STUDY TEXT section start
Professional integration

  • Depending on your industry, your production house may already be using Blender, if not for video editing then for animation or motion graphics.
  • There are several EDL export add-ons available, and Blender's seamless integration with Python makes it trivial for a technically minded editor or support staff to export whatever information is necessary to blend Blender into any pipeline.

Shotcut

Shotcut is a video editor being developed by Dan Dennedy, an MLT co-founder and current project lead. It is designed from the ground up to be cross-platform and leverages new technologies like WebVfx (visual effects created with web technologies) and Movit (GPU image processing).

Shotcut

Strengths

  • Shotcut is using the latest in open source technology to provide performance unlike any other open source video editor. Its real-time effects are smooth as is, and they will get even better once it's offloaded onto the GPU.
  • The interface is mostly familiar, although some liberties are taken in the interest of progress. One wonders if mobile devices are on the roadmap, because much of the interface design would work well on a tablet or a large phone screen.
  • Shotcut is JACK-aware, so tethering it to a pro audio application like Ardour is trivial.
STUDY TEXT section end
In the video editor text, swap "production house" for "studio" and write out the passage from "Professional integration" up to and including "or motion graphics.".
COLLECTED MATERIAL section start
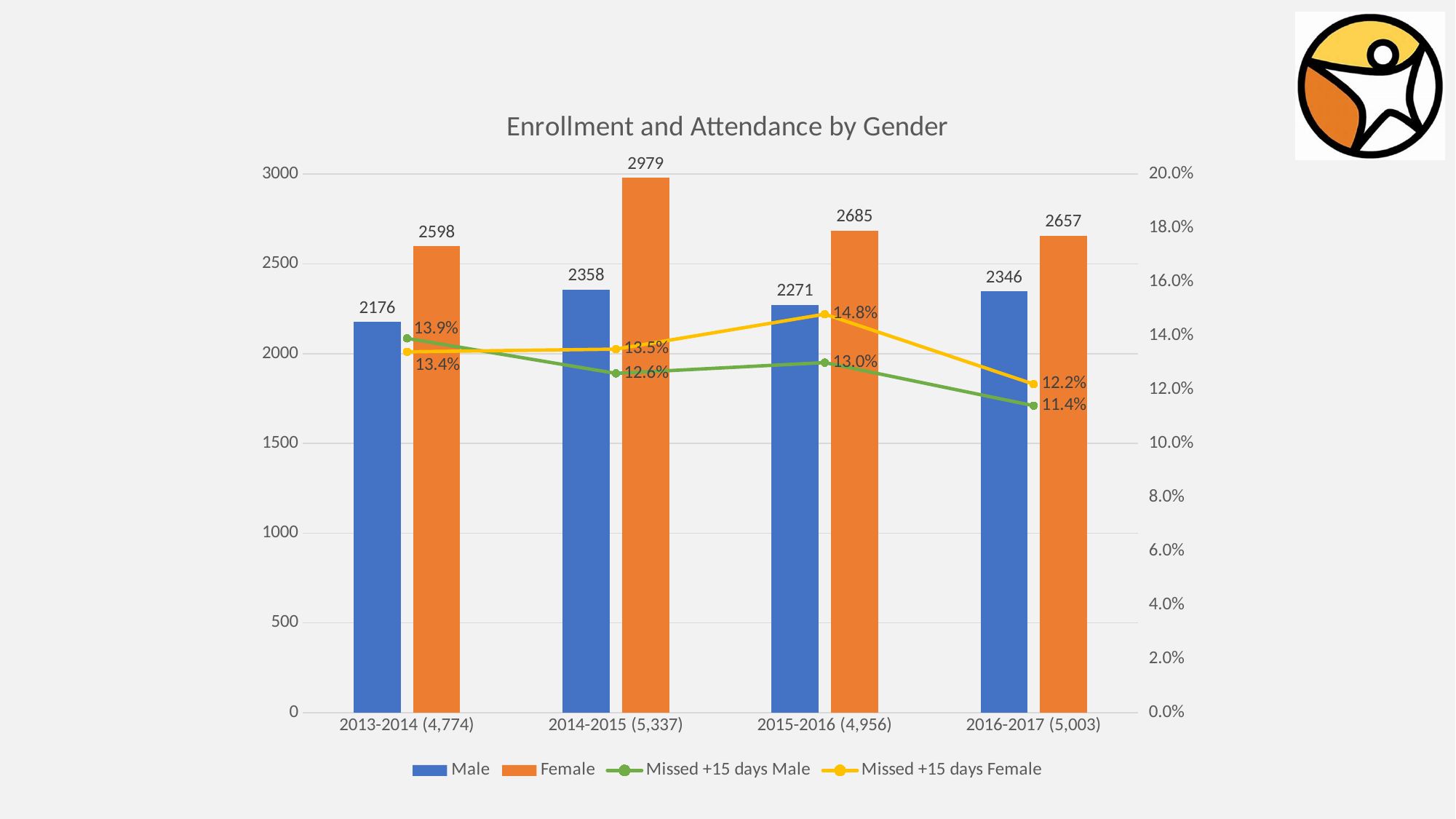
What is the Female enrollment value for 2013-2014 (4,774)? 2598 Which is larger in 2013-2014 (4,774): Missed +15 days Male or Missed +15 days Female? Missed +15 days Male How many school years are shown on the x axis? 4 What is the title of the chart? Enrollment and Attendance by Gender What is the Missed +15 days Female value for 2015-2016 (4,956)? 14.8% How many series does the legend list? 4 What is the Missed +15 days Male value for 2016-2017 (5,003)? 11.4% Does the Missed +15 days Male line rise or fall from 2015-2016 (4,956) to 2016-2017 (5,003)? fall What is the difference between Female and Male enrollment in 2014-2015 (5,337)? 621 What is the Male enrollment value for 2014-2015 (5,337)? 2358 In which year is the Female enrollment highest? 2014-2015 (5,337) In which year is the Male enrollment lowest? 2013-2014 (4,774)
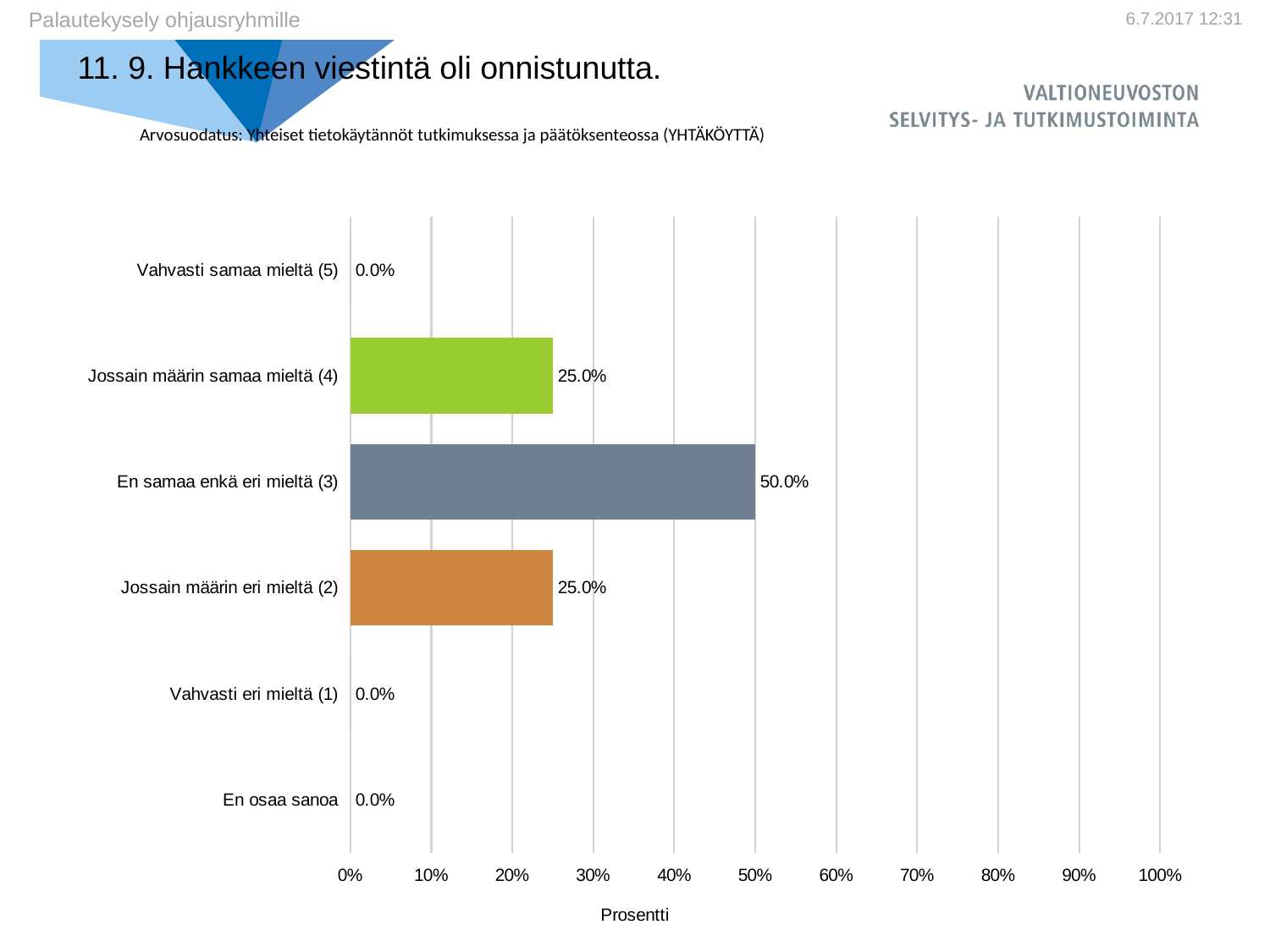
What is the value for "Jossain määrin samaa mieltä (4)"? 25.0% Which category has the highest value? En samaa enkä eri mieltä (3) What is the value for "En samaa enkä eri mieltä (3)"? 50.0% What is the title of the chart? 11. 9. Hankkeen viestintä oli onnistunutta. What kind of chart is shown on the slide? bar chart What is the value for "En osaa sanoa"? 0.0% Which is larger, the value for "En samaa enkä eri mieltä (3)" or the value for "Jossain määrin samaa mieltä (4)"? En samaa enkä eri mieltä (3) What is the label of the horizontal axis? Prosentti What is the value for "Vahvasti samaa mieltä (5)"? 0.0% How many categories are shown on the chart? 6 What is the difference between the values for "En samaa enkä eri mieltä (3)" and "Jossain määrin eri mieltä (2)"? 25.0% Is the value for "Jossain määrin eri mieltä (2)" greater or less than 40%? less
COLLECTED MATERIAL section end
**REPLY TO THE TASK**
Professional integration

  • Depending on your industry, your studio may already be using Blender, if not for video editing then for animation or motion graphics.